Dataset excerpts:

- Opening Delimiter -

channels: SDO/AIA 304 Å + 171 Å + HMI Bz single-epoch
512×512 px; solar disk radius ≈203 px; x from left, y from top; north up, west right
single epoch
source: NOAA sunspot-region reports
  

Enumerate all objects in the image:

- Closing Delimiter -

**Instructions for the task**
In the lines above, every record is to be repeated exactly.

**Task output**
channels: SDO/AIA 304 Å + 171 Å + HMI Bz single-epoch
512×512 px; solar disk radius ≈203 px; x from left, y from top; north up, west right
single epoch
source: NOAA sunspot-region reports
  

Enumerate all objects in the image:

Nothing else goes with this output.